Casanova di Bardi
Un paese nobile e glorioso della Val Ceno, ora rrestano, come malinconici testimoni, costruzioni che sono vere e proprie opere d'arte
Casanova di Bardi, situata sul versante del Monte Carameto verso il Ceno, baciato dal sole dal mattino a sera, è, come tutte le piccole frazioni di montagna, abitata da poche persone e solo nel fine settimana e durante l’estate si ripopola, ma chi ci vive tutto l’anno custodisce questo posto con cura ed amore. Lo si percepisce subito salendo dalla Provinciale e, più ci si avvicina alle case si nota l’amore verso l’ambiente, l’impegno lavorativo con cui son ben tenuti campi, boschi, edifici. La Chiesa con il campanile in sassi padroneggia sulla frazione e dà il benvenuto a visitatori e pellegrini, mettendosi in bella vista già da lontano.
Dal belvedere del sagrato il panorama è sublime: Bardi e castello, meandri del fiume Ceno, Monte Dosso, Pietrarada, Pizzo D’Oca, Tosca, Rocca di Varsi sembrano prossimi, se tendi la mano hai l’impressione di toccarli.
Oltre al panorama attira la mia attenzione prima l’antica Cappella Cimiteriale, posta a fianco della Chiesa, poi il complesso di case adiacenti.
La Cappella Cimiteriale secondo le tipologie ricorrenti nella Valle (Lezzara, S.Giustina), risale alla seconda metà del’700, andando a sostituire le tombe ipogee della Chiesa stessa.
La Chiesa che al momento della mia visita è chiusa, è dedicata a S.Maria Assunta: infatti nell’abside è rappresentata dal manierista G.B. Trotti, detto Malosso, l’Assunzione (1595-1605 circa).
La pieve di Casanova è molto antica, citata in un documento dell’anno 874 e in un altro dell’898 che attesta il servizio presso la stessa di otto preti, due chierici e dodici ecclesiastici che certamente dovevano trovare nel territorio le risorse per il loro mantenimento.
La pieve aveva la giurisdizione su un territorio molto vasto, in periodi diversi sulle cappelle di Grezzo, Tosca, Bardi (S.Protaso), Gazzo. Presso la pieve c’era il fonte battesimale; alla pieve spettava il diritto di promuovere pellegrinaggi o processioni di preghiera; dalla pieve dipendeva il mercato, grande occasione non solo di commercio e di lavori artigianali, ma anche di cultura: attraverso i cantastorie si trasmettevano le vicende e i fatti salienti dell’epoca.

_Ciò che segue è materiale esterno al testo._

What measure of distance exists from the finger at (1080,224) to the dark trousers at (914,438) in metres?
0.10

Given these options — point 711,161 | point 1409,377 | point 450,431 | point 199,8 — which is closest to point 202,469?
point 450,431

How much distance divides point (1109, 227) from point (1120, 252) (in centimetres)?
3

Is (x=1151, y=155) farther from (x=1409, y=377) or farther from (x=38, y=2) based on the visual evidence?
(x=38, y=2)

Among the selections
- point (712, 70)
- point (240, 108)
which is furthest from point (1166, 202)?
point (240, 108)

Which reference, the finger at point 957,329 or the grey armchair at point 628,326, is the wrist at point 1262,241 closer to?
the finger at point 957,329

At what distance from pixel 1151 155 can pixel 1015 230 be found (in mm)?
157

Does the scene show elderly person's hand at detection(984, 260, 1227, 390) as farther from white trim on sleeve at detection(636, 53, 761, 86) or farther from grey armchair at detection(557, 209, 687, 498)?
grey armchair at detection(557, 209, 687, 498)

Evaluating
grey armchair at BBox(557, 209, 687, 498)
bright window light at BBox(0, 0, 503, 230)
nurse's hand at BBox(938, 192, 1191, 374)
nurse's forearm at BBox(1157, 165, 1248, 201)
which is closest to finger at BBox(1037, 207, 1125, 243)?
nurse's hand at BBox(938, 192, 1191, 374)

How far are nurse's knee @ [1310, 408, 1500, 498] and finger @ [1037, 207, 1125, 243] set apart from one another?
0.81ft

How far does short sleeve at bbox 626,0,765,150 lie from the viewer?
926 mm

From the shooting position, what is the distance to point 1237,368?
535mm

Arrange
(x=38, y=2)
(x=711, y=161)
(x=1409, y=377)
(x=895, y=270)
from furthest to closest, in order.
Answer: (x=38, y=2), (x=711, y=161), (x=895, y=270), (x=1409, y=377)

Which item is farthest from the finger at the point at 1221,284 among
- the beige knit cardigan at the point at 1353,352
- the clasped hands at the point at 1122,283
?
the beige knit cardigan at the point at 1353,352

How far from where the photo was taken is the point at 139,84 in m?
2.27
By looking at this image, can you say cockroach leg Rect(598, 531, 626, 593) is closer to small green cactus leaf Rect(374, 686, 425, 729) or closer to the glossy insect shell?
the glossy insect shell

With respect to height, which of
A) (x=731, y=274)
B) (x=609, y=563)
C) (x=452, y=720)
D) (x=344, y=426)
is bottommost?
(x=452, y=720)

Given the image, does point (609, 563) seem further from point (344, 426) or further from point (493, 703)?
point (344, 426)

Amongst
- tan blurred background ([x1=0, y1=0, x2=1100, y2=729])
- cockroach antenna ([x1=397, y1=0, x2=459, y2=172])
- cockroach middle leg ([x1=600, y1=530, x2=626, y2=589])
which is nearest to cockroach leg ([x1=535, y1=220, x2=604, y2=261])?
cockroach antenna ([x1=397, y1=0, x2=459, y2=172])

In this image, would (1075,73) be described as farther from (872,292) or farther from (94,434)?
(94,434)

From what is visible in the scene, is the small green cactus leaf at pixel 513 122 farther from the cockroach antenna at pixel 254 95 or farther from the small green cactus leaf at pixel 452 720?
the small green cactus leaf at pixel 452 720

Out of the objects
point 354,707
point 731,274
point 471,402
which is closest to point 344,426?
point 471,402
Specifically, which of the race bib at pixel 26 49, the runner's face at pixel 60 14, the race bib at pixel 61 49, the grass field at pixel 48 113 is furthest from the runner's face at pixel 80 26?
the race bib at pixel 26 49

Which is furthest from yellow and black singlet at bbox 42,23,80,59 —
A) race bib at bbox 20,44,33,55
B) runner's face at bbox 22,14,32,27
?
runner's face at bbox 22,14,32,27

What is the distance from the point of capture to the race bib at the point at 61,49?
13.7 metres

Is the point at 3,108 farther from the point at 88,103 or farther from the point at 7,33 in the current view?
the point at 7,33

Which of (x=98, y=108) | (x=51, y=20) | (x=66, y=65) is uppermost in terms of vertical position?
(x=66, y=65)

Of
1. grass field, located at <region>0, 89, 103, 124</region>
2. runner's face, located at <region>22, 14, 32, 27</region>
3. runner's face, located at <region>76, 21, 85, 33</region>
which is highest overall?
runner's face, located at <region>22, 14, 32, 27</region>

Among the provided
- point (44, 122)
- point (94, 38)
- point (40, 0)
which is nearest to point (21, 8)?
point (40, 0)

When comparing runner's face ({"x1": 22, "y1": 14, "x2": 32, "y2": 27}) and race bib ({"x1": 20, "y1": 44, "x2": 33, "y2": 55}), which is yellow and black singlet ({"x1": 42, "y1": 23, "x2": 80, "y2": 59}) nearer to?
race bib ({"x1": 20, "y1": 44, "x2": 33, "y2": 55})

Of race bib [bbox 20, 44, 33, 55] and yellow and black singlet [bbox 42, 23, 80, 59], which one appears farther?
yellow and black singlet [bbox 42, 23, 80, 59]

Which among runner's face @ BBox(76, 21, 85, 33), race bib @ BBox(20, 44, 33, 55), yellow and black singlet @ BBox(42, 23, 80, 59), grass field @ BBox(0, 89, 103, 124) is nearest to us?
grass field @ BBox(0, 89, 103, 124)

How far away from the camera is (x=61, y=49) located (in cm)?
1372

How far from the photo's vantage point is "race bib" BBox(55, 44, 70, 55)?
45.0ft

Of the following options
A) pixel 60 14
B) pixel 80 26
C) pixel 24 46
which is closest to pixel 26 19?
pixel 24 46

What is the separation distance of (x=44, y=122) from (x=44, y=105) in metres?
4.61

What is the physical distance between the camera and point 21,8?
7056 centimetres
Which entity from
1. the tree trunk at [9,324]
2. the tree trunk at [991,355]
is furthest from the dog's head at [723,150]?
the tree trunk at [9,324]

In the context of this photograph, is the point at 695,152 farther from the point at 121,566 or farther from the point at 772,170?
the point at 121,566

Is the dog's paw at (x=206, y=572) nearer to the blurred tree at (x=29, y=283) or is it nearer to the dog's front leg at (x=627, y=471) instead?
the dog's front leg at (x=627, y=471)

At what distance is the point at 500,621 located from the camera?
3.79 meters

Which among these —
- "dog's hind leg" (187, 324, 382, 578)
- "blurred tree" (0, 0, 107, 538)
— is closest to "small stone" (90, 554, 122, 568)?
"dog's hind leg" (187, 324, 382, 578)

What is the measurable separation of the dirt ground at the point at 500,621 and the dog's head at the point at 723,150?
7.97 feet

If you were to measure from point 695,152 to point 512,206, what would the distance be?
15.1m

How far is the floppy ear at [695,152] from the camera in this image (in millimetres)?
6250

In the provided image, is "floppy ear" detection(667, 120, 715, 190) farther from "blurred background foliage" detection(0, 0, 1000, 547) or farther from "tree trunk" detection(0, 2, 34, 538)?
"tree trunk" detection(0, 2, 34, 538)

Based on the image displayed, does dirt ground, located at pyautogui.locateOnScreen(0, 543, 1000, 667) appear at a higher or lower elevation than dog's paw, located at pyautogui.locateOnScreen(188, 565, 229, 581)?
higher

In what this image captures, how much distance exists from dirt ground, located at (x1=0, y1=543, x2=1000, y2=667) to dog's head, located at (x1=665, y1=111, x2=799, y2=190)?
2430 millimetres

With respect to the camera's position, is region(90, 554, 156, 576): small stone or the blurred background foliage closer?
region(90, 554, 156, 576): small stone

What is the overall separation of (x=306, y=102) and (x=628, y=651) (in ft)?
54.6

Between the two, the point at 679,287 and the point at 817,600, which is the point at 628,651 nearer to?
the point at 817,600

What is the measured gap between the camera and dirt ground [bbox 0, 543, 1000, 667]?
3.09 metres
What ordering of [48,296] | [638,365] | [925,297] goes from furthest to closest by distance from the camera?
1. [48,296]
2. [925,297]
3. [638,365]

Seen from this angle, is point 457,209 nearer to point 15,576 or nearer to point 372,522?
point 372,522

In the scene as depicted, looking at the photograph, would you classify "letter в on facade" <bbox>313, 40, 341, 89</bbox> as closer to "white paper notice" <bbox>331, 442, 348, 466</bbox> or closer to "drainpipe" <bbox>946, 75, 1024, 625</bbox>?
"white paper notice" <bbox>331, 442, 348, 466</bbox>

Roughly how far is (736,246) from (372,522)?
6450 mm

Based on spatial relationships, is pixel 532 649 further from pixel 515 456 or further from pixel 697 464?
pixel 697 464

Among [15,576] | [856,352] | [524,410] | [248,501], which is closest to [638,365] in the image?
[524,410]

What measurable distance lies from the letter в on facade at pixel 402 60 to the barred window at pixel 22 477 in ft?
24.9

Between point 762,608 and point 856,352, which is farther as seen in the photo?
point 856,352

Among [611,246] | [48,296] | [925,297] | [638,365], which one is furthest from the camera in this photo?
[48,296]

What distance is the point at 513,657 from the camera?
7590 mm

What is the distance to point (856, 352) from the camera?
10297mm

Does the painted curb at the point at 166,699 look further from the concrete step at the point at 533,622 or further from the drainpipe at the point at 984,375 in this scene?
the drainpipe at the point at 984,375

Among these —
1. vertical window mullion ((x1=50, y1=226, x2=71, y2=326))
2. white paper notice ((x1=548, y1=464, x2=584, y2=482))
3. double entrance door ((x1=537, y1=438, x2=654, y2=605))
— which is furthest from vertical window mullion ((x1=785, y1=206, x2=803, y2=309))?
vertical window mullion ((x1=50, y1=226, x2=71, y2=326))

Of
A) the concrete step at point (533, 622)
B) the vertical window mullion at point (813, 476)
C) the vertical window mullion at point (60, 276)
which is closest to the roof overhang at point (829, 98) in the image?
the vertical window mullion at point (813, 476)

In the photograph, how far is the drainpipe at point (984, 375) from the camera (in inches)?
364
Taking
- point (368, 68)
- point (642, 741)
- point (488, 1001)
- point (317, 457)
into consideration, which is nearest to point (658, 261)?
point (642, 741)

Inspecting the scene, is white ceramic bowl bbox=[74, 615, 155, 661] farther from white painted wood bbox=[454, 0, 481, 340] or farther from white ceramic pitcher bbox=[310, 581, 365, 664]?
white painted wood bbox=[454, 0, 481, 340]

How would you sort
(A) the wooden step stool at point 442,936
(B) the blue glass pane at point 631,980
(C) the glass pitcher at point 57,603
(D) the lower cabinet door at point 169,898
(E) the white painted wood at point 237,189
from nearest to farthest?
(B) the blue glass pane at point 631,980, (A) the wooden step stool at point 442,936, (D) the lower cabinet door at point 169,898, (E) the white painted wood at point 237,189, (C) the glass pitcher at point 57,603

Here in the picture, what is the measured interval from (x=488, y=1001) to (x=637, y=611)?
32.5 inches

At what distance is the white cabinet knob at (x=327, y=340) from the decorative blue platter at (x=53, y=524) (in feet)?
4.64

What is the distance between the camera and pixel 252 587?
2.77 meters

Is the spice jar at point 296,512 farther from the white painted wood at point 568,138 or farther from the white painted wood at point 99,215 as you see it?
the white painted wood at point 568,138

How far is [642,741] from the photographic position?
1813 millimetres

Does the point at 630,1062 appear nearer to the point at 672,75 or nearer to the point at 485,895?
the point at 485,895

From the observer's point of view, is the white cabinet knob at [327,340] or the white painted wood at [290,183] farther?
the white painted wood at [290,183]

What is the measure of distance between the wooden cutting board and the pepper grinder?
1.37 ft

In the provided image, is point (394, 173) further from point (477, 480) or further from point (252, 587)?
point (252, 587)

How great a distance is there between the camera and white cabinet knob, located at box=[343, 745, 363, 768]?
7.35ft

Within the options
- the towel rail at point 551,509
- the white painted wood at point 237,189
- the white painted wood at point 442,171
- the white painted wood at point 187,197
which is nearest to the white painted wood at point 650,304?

Dalla pieve dipendeva il mulino (costruito probabilmente lungo il rio alla confluenza del Ceno, ove è ora il Mulino Castelletto). Il mulino era la forma di controllo di produzione poiché tutti erano costretti a far macinare i cereali per le farine e i semi per l’olio. Dalla pieve dipendeva il forno che inizialmente era unico per tutto il paese. C’era anche una fornace per la calce utilizzata per le costruzioni in sasso (come la pieve stessa, la canonica, le case dei ricchi, il mulino).
Documenti attestano la presenza di vigne con grande produzione e vendita di vino, nonché l’accurato controllo delle acque e dei boschi; questi ultimi venivano misurati in quantità di suini che potevano mantenere con le ghiande.
Il complesso costruito tutto in sasso, adiacente la Chiesa è in parte agibile ed in parte no: meriterebbe di esser ristrutturato sia per la sua posizione, sia per un utilizzo pubblico. A questo punto la mia fantasia si accende: come sarebbe bello creare un ostello, un campus estivo per studenti (gemellaggio con altri paesi o Paesi del mondo) o sale polivalenti per mostre, conferenze, concerti, in un ampio scambio culturale tra Comuni della Val Ceno, Val Taro e quante altre Valli interessate.
So che il mio è un sogno, forse un’utopia, ma lanciare qualche idea per sensibilizzare le autorità pubbliche non fa male; nulla togliendo agli sforzi dei privati cittadini e degli abitanti di queste zone che, riuniti in associazioni autofinanziate, hanno sempre lavorato e s’impegnano per mantenere vivi questi gioielli della nostra montagna, memori dell’importanza del loro passato che offre sempre molti spunti!